Be not silent before this atrocity against freedom.

George Orwell well understood that "Freedom of the press if it means anything at all, means the freedom to criticize and oppose." He also understood what was not only "fake news" but also fake language and called it "newspeak" in his novel 1984. 

We must recognize that there are hacks that can due great and lasting damage peddling "fake news" working in free newspapers. The ghosts of Walter Duranty and Herbert Matthews continue to possess the Gray Lady with their enduring and shameful legacies in Ukraine and Cuba. Walter Duranty won the Pulitzer covering up Stalin's 1930s manufactured famine in Ukraine that claimed eight to 10 million lives. With his reports denying the reality all around him this New York Times journalist was complicit in genocide. Twenty years later in Cuba Herbert Matthews engaged in a fallacious propaganda campaign disguised as news reporting to turn Fidel Castro into a national figure presenting him as an anti-communist and a democrat. The total number of dead  is still being added to 58 years later for the lies he reported in the 1950s.

However this hacks are small time purveyors of fake news compared to governments that manufacture entire news agencies, black mail journalists with the threat of expulsion.  The way to counter fake news is with more press freedom to challenge it along with greater reader discernment to weigh the facts and seek the truth. Facts matter, recognizing objective truth exists and getting the story right regardless of agendas is the best way to serve readers.
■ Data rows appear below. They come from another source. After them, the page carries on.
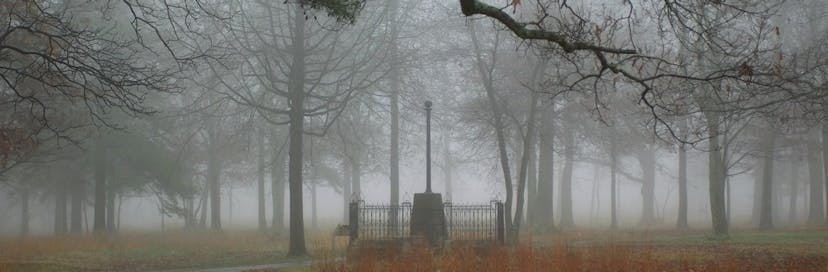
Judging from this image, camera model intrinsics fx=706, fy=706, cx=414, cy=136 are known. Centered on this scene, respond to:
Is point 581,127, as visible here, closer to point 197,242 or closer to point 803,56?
point 803,56

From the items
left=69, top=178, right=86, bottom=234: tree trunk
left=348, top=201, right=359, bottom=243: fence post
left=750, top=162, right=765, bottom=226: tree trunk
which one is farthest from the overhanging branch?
left=750, top=162, right=765, bottom=226: tree trunk

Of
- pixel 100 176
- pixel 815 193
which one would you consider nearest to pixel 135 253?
pixel 100 176

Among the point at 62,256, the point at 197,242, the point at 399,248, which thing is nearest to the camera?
the point at 399,248

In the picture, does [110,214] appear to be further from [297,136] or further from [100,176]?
[297,136]

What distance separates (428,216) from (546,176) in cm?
1055

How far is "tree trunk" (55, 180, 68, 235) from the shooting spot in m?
29.7

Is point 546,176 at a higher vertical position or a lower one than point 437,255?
higher

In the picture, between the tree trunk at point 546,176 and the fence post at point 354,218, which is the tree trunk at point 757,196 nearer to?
the tree trunk at point 546,176

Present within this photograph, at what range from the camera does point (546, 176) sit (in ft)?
Result: 89.6

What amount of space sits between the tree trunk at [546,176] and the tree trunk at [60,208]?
19.0 m

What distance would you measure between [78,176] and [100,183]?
2434 mm

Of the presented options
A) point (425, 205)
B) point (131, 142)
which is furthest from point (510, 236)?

Believing the government can be dangerous to your freedom. President Ronald Reagan said it best, "trust but verify." He applied that to his dealings with the Russians, but it should be expanded when dealing with all governments.
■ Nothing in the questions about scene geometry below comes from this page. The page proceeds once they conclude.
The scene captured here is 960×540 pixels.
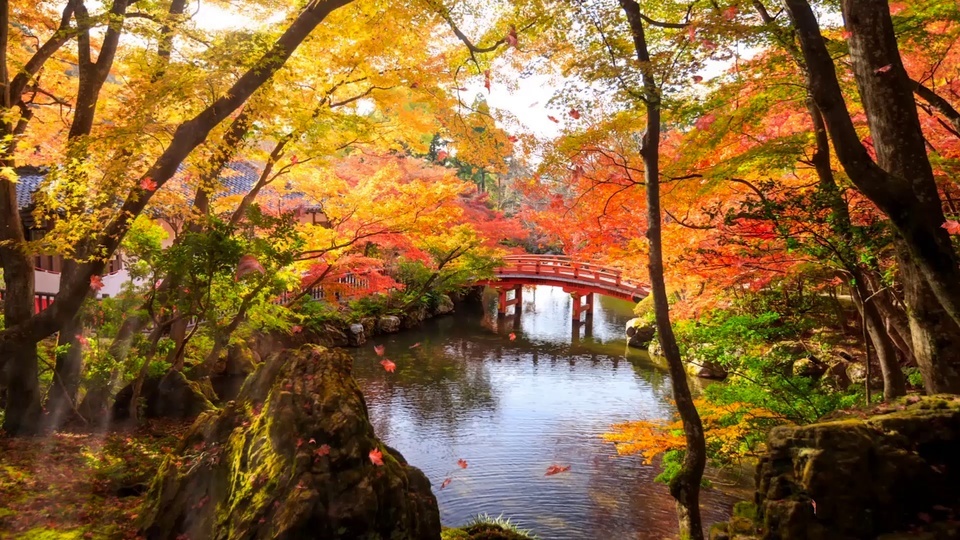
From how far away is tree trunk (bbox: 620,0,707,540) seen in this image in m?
5.54

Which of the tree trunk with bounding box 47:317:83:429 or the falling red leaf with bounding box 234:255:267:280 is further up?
the falling red leaf with bounding box 234:255:267:280

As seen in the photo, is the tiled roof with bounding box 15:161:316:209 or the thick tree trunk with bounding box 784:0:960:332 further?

However the threats to a free press are not only state actors, but also technology and artificial intelligence that threatens to simulate writing and overwhelm the net with inferior prose designed to push an agenda or a product and not inform a readership is a future threat. However, an ever present threat today thanks to the greed of Western technology companies such as Yahoo, Sun Microsystems, Google and others that helped erect the Great Fire Wall of China. Modernizing totalitarianism and giving it new life into the 21st Century. Google is now collaborating with the Cuban intelligence service and military allowing them to store their servers. This means that journalists can write their articles but no one will be able to find them in their online searches. Russia is also now adopting their own version of the great fire wall. This is also a profound threat to press freedom.

The belief that legitimacy is no longer found in objective truth but in "positive results" has proven a destructive meme in schools of journalism that in the final analysis rejects reality as a social construct are bearing fruit in declining readership and sales.

These are great challenges but can be overcome if confronted and resisted.